| STATED TASK |
Turn the items into a Markdown table with the columns Row and Item line, starting at the line with "What is the separation" and going through the final line of the items, both included. Give each line its own numbered row, and leave out blank lines and pictures.

| Image-based spatial reasoning items |

◇ ◇ ◇ ◇ ◇ ◇ ◇

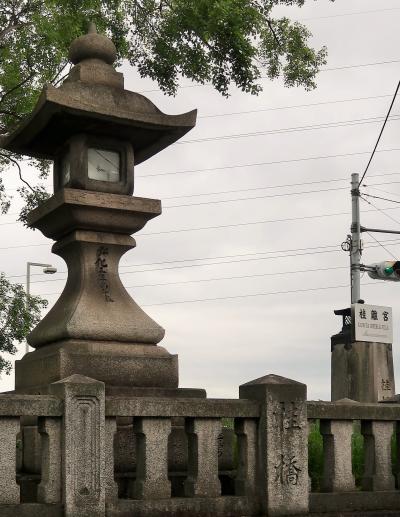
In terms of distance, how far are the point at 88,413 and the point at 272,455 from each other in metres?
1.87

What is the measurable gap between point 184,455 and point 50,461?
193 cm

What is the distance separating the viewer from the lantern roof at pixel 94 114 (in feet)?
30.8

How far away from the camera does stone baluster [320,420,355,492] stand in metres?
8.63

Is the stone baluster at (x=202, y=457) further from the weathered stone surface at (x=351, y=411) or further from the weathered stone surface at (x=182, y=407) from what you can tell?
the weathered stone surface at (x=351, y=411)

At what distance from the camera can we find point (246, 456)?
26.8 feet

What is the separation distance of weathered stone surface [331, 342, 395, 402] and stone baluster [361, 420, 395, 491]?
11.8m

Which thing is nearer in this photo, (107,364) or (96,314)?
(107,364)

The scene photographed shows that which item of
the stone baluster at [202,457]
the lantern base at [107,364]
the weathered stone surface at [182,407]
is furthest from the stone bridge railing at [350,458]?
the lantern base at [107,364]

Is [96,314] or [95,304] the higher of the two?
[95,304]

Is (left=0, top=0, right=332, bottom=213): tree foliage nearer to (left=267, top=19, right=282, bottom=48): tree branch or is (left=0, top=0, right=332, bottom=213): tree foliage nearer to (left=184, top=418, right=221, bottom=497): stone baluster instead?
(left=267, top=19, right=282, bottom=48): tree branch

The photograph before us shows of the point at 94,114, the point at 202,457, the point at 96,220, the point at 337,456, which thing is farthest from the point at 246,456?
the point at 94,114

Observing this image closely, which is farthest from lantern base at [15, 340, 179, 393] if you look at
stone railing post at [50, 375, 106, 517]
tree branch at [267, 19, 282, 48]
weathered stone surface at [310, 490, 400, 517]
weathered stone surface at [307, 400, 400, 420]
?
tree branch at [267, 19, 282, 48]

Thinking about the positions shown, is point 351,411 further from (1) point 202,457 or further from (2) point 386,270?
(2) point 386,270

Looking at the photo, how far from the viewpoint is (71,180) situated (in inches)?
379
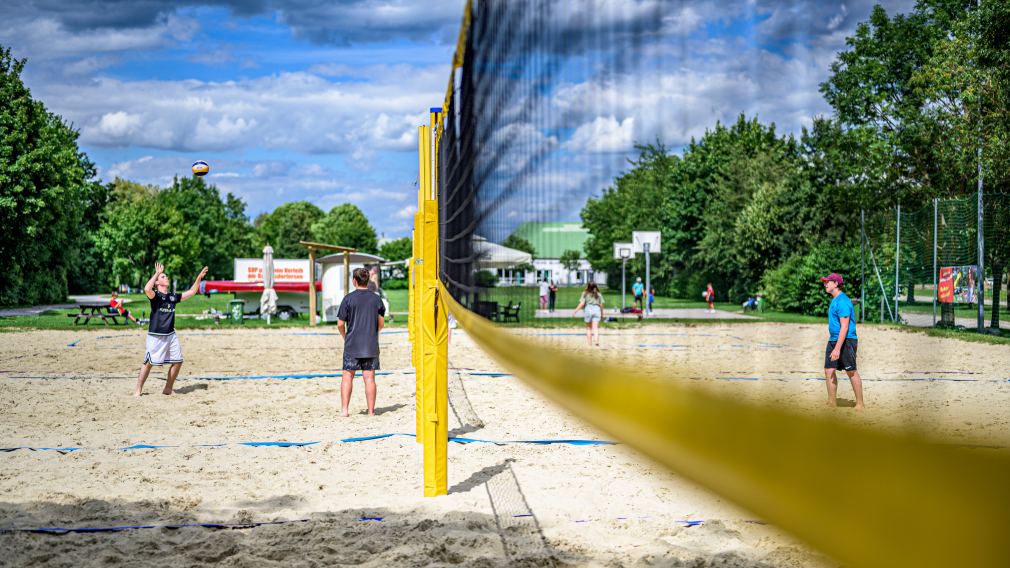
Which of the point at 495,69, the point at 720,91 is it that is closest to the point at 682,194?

◇ ◇ ◇ ◇ ◇ ◇ ◇

| EXERCISE ANSWER |
| Row | Item line |
|---|---|
| 1 | What is the separation distance of weathered stone surface [331, 342, 395, 402] and stone baluster [361, 420, 395, 491]? |
| 2 | 11.8m |
| 3 | Which thing is nearer in this photo, (107,364) or (96,314)? |
| 4 | (107,364) |
| 5 | The scene photographed shows that which item of |
| 6 | the stone baluster at [202,457] |
| 7 | the lantern base at [107,364] |
| 8 | the weathered stone surface at [182,407] |
| 9 | is furthest from the stone bridge railing at [350,458]? |
| 10 | the lantern base at [107,364] |
| 11 | Is [96,314] or [95,304] the higher of the two? |
| 12 | [95,304] |
| 13 | Is (left=0, top=0, right=332, bottom=213): tree foliage nearer to (left=267, top=19, right=282, bottom=48): tree branch or is (left=0, top=0, right=332, bottom=213): tree foliage nearer to (left=184, top=418, right=221, bottom=497): stone baluster instead? |
| 14 | (left=267, top=19, right=282, bottom=48): tree branch |
| 15 | The photograph before us shows of the point at 94,114, the point at 202,457, the point at 96,220, the point at 337,456, which thing is farthest from the point at 246,456? |
| 16 | the point at 94,114 |
| 17 | Observing this image closely, which is farthest from lantern base at [15, 340, 179, 393] if you look at |
| 18 | stone railing post at [50, 375, 106, 517] |
| 19 | tree branch at [267, 19, 282, 48] |
| 20 | weathered stone surface at [310, 490, 400, 517] |
| 21 | weathered stone surface at [307, 400, 400, 420] |
| 22 | ? |
| 23 | tree branch at [267, 19, 282, 48] |
| 24 | Thinking about the positions shown, is point 351,411 further from (1) point 202,457 or further from (2) point 386,270? |
| 25 | (2) point 386,270 |
| 26 | Looking at the photo, how far from the viewpoint is (71,180) situated (in inches)? |
| 27 | 379 |
| 28 | Which of the point at 495,69, the point at 720,91 is it that is closest to the point at 682,194? |